**Text block**
═══

# Christmas Day ride?



## PeteXXX (16 Dec 2018)

Who'll be out riding on Christmas Day?
I might not be able to get out this year, due to family commitments, but will try my best to!

Last few years have been esyto sneak out for a few miles, so I can't complain.. 
Boxing Day should be OK though


----------



## Supersuperleeds (16 Dec 2018)

Me, out nice and early before every one is up.


----------



## vickster (16 Dec 2018)

I’ll do a few miles if it’s dry


----------



## helston90 (16 Dec 2018)

Supersuperleeds said:


> Me, out nice and early before every one is up.


You clearly don't live in a house with 3 kids under 10 (wouldn't swap it for the world)


----------



## OnTheRopes (16 Dec 2018)

Yep, an hour to an hour and a half to work up a good appetite


----------



## Supersuperleeds (16 Dec 2018)

helston90 said:


> You clearly don't live in a house with 3 kids under 10 (wouldn't swap it for the world)



My kids are now 18 and 21, they'll more likely still be in bed by the time I get back.


----------



## PeteXXX (16 Dec 2018)

helston90 said:


> You clearly don't live in a house with 3 kids under 10 (wouldn't swap it for the world)


I was going to say.. If the grandkids are staying over, the grandson will likely be up at his usual stupid o'clock


----------



## snorri (16 Dec 2018)

PeteXXX said:


> Who'll be out riding on Christmas Day?


Don't know yet, I'll let you know after I've checked my Star sign prediction.


----------



## PeteXXX (16 Dec 2018)

snorri said:


> Don't know yet, I'll let you know after I've checked my Star sign prediction.


I see what you did there


----------



## Soltydog (16 Dec 2018)

I normally get out for a ride after we've done all the presents thing, but this year my parents are over with us, so Mrs SD will be frowning if I go for a ride, hopefully (weather permitting) I'll get some good miles in on Christmas Eve &/or Boxing Day


----------



## 13 rider (16 Dec 2018)

Should find an hour for a spin before attending big sisters for Xmas lunch


----------



## Dave 123 (16 Dec 2018)

I’ll be out early.
I doubt it will be hundreds of miles, but it’ll be lovely.


----------



## derrick (16 Dec 2018)

Depends on the weather


----------



## T.M.H.N.E.T (16 Dec 2018)

Traditionally if weathers decent yes, if not Turbo + Zwift


----------



## PeteXXX (16 Dec 2018)

Boxing Day, I'll hopefully get to the Wild & Wooly motocross scramble (to watch, not compete!!)


----------



## NorthernDave (16 Dec 2018)

Provided the weather is half decent I'll get out for an hour in the morning.

Which will come nowhere near offsetting the gluttony that will follow.


----------



## I like Skol (16 Dec 2018)

I doubt it, but will try for a potter with the kids, and maybe my wife might join us.......


----------



## addictfreak (16 Dec 2018)

No visitors for us this year, so will try and get a few miles in before we go to daughters for lunch. First time we've had no guests in the last 25 years, going to make the most of it


----------



## Slick (16 Dec 2018)

I would love too but as we're hosting Christmas again this year it's unlikely. 

Me and my old man used to go play golf after breakfast back in the day before I had to consider others and we both loved it, so if I get a chance I'll go for a blast on my own round a nice wee 15 mile loop I have here and think of Christmases gone by.

═══

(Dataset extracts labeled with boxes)
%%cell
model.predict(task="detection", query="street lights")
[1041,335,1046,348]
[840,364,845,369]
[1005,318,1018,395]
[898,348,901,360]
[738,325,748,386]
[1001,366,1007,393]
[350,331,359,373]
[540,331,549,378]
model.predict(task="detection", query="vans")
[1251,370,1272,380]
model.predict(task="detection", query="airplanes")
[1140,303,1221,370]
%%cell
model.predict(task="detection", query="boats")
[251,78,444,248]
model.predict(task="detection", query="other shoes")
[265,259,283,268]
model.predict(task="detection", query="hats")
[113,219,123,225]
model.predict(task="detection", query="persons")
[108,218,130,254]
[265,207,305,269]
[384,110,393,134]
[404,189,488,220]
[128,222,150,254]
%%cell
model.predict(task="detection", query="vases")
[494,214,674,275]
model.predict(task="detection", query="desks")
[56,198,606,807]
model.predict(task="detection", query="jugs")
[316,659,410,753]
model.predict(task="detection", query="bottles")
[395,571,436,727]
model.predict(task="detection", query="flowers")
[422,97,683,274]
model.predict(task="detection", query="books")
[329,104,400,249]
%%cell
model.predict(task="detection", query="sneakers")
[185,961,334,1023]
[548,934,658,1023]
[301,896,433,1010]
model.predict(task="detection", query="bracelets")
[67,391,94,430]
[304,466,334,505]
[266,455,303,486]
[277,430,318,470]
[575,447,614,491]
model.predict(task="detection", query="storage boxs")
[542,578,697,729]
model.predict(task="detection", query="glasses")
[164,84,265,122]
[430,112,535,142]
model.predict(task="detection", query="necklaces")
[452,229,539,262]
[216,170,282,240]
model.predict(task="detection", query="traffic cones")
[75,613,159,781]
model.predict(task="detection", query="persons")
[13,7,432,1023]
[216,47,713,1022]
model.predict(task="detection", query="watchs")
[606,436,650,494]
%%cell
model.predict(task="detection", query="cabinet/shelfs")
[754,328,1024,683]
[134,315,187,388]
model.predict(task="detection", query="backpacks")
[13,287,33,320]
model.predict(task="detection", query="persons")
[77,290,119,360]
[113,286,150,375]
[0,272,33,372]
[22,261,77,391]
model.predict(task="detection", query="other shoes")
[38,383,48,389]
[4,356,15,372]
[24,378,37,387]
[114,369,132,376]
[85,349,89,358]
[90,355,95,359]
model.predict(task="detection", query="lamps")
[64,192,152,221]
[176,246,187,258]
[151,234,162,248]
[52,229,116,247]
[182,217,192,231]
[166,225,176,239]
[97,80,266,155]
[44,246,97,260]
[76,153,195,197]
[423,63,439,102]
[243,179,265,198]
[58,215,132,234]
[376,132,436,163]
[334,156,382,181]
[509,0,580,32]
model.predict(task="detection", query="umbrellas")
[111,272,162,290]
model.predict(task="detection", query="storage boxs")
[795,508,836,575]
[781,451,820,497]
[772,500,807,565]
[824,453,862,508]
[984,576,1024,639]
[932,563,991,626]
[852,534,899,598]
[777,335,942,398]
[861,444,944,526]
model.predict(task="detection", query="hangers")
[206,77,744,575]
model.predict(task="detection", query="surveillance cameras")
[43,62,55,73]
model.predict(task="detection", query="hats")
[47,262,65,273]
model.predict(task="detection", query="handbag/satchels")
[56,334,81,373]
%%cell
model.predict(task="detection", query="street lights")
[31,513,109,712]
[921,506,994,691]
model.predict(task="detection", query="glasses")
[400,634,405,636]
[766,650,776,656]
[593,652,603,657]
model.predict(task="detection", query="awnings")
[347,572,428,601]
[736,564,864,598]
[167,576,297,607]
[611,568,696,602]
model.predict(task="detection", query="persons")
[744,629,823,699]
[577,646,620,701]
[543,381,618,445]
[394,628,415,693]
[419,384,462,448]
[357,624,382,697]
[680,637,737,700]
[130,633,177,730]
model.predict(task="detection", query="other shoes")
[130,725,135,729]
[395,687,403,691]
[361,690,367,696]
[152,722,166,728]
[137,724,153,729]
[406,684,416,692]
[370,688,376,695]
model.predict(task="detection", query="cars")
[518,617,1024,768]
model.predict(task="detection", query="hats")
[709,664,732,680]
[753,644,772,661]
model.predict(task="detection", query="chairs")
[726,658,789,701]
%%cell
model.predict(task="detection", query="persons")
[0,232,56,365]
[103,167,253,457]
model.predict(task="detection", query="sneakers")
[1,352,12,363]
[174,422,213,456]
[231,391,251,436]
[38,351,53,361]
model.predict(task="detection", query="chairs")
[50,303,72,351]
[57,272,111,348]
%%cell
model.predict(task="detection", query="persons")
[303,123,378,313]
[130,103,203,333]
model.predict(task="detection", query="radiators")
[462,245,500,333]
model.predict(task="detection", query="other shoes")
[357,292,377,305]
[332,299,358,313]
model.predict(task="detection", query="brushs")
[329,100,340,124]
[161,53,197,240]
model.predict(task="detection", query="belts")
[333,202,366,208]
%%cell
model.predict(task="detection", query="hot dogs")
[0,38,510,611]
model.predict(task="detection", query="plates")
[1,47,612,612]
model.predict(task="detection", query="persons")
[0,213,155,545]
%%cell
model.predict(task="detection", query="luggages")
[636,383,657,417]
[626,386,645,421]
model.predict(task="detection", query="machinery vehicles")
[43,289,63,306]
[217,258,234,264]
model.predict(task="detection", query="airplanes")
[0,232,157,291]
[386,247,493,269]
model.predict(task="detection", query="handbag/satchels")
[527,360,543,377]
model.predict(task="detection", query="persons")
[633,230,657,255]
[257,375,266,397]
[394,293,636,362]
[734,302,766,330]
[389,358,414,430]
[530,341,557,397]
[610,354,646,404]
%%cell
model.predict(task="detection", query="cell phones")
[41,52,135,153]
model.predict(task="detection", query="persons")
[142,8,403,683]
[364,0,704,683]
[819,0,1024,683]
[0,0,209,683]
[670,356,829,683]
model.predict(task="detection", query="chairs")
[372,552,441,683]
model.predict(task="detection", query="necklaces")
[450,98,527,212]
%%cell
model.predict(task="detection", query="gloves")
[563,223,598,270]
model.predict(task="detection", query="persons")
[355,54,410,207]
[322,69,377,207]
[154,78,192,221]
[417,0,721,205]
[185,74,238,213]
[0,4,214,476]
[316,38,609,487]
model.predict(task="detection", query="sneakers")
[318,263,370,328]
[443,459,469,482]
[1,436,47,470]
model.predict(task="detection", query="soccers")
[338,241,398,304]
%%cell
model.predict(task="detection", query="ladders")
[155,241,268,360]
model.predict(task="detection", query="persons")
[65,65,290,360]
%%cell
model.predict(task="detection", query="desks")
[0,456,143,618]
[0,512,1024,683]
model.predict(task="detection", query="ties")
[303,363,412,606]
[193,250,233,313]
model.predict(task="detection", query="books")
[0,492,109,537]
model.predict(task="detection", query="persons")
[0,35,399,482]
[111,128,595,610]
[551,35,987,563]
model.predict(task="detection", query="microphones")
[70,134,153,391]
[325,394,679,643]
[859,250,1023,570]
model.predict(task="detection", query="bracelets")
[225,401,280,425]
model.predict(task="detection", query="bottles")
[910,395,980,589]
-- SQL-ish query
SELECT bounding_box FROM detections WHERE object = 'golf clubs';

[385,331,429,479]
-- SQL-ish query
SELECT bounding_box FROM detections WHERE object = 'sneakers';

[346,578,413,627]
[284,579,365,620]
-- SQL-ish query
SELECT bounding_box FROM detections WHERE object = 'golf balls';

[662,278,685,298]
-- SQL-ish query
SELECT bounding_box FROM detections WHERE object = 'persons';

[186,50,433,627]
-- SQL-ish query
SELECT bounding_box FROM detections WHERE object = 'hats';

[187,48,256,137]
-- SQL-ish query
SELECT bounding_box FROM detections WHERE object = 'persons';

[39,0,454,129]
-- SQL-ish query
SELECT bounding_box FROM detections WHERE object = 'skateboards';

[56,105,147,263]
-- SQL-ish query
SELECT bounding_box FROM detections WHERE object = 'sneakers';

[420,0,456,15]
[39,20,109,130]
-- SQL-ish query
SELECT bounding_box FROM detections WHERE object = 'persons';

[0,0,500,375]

═══

**Written tasks**
**1.** In the Christmas Day ride thread, what does T.M.H.N.E.T say they will use if the weather isn't decent?
**2.** Reproduce the rows exactly. Begin at the first line of the rows and stop after the line that contains "[113,219,123,225]", including that line.

**Results of the tasks**
**1.** Turbo + Zwift

**2.**
%%cell
model.predict(task="detection", query="street lights")
[1041,335,1046,348]
[840,364,845,369]
[1005,318,1018,395]
[898,348,901,360]
[738,325,748,386]
[1001,366,1007,393]
[350,331,359,373]
[540,331,549,378]
model.predict(task="detection", query="vans")
[1251,370,1272,380]
model.predict(task="detection", query="airplanes")
[1140,303,1221,370]
%%cell
model.predict(task="detection", query="boats")
[251,78,444,248]
model.predict(task="detection", query="other shoes")
[265,259,283,268]
model.predict(task="detection", query="hats")
[113,219,123,225]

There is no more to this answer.